Verdadeiro Olhar

Voar com os pés na terra

Há decisões políticas que, mesmo partindo de boas intenções, merecem ser analisadas à luz do bom senso e da responsabilidade que deve pautar a gestão dos dinheiros públicos. A Câmara Municipal de Paços de Ferreira lançou recentemente um concurso público, com publicidade internacional, no valor de quase 750 mil euros, para financiar duas viagens: uma para alunos do 4.º ano do ensino básico ao Algarve e outra para 2.200 idosos visitarem, de avião, a Assembleia da República.

Apenas este último lote — uma viagem de ida e volta no mesmo dia, entre Porto e Lisboa, com almoço no Parlamento — representa um gasto público superior a meio milhão de euros. Não é, por isso, de estranhar que tal opção levante interrogações legítimas.

Ninguém discute o valor de proporcionar experiências marcantes a crianças e seniores. São faixas da população que merecem atenção, inclusão e cuidado. Mas a pergunta que se impõe é esta: num tempo em que se multiplicam os pedidos de apoio social, em que há carências reais e urgentes nos cuidados a idosos, na habitação, na saúde ou na mobilidade, é este o melhor uso que se pode dar a mais de meio milhão de euros?

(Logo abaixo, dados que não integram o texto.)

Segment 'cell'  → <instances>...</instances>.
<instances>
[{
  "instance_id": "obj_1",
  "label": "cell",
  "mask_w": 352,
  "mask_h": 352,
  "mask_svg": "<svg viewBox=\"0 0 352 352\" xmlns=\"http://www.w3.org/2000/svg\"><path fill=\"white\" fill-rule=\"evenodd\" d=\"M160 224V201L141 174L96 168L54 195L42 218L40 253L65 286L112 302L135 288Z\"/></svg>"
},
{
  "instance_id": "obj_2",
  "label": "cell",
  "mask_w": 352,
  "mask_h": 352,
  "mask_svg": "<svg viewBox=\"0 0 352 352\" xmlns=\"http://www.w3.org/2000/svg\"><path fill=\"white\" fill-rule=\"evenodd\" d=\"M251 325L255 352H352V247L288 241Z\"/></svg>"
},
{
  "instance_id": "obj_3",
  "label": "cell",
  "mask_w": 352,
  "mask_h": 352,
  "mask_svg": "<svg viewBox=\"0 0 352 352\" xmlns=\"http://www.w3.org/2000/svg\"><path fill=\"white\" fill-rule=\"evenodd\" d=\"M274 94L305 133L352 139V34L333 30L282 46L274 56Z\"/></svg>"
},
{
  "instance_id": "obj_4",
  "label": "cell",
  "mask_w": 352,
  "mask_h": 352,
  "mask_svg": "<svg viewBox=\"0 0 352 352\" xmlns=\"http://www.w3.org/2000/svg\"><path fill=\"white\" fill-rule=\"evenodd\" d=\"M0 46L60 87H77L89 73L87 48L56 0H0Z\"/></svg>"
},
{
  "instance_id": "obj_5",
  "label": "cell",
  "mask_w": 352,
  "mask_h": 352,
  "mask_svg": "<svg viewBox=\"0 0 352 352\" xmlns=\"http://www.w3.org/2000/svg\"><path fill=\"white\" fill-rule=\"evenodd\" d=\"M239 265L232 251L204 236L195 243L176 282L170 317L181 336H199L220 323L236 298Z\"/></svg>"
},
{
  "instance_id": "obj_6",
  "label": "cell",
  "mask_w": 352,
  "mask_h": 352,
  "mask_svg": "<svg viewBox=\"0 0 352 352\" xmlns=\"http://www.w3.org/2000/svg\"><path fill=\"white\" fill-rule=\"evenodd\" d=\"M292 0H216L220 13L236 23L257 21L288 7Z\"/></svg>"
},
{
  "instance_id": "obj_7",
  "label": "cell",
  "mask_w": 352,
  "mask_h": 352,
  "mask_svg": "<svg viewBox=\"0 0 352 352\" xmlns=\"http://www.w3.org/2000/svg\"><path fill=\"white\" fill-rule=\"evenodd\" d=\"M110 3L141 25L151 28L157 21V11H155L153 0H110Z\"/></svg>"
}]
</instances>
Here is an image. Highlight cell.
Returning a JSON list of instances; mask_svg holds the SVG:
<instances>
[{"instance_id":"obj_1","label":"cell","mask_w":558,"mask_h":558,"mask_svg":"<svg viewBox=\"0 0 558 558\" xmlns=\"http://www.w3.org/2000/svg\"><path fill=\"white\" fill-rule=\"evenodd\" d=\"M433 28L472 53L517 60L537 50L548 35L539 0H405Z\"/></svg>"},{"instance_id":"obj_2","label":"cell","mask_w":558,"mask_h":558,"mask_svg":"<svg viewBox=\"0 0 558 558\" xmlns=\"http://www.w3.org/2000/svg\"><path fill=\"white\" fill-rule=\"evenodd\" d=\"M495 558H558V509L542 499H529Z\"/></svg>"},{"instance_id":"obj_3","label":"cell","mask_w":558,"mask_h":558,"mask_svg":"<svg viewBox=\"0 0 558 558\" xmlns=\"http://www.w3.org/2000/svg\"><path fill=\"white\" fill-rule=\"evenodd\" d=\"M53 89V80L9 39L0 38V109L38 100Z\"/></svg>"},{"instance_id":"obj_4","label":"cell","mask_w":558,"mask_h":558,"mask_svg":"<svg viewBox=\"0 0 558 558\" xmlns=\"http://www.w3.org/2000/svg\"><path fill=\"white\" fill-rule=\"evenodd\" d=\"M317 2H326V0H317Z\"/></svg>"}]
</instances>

A resposta da autarquia é clara: estas viagens fazem parte de uma visão política e de um programa eleitoral. E é verdade que a política implica escolhas. Mas justamente por isso, importa que essas escolhas sejam discutidas — e compreendidas — pela comunidade que as financia.

É essa, aliás, a função da imprensa: dar visibilidade, questionar, promover o debate público. Não se trata de apontar o dedo. Trata-se de perguntar se não haveria forma mais útil, mais duradoura ou mais estruturante de investir este montante em favor da qualidade de vida dos mesmos seniores a quem hoje se oferece uma viagem fugaz.

A boa política, como a boa gestão, deve ser capaz de voar… mas sempre com os pés bem assentes na terra.